Can you put the material into a JSON list of strings, one string per line with blank lines omitted? Leave the pictures out.

Records from a spatial question set
==============================
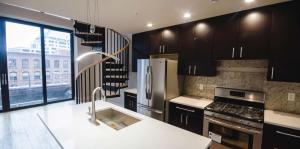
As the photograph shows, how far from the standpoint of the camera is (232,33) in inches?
93.1

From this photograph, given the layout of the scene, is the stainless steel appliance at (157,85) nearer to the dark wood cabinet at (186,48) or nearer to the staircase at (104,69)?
the dark wood cabinet at (186,48)

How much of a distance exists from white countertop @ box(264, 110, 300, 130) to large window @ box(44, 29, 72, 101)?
568 cm

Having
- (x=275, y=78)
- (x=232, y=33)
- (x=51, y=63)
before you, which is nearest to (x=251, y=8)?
(x=232, y=33)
==============================
Final result
[
  "As the photograph shows, how far from the standpoint of the camera is (232,33) in inches?",
  "93.1",
  "From this photograph, given the layout of the scene, is the stainless steel appliance at (157,85) nearer to the dark wood cabinet at (186,48) or nearer to the staircase at (104,69)?",
  "the dark wood cabinet at (186,48)",
  "How much of a distance exists from white countertop @ box(264, 110, 300, 130) to large window @ box(44, 29, 72, 101)?",
  "568 cm",
  "Having",
  "- (x=275, y=78)",
  "- (x=232, y=33)",
  "- (x=51, y=63)",
  "before you, which is nearest to (x=251, y=8)?",
  "(x=232, y=33)"
]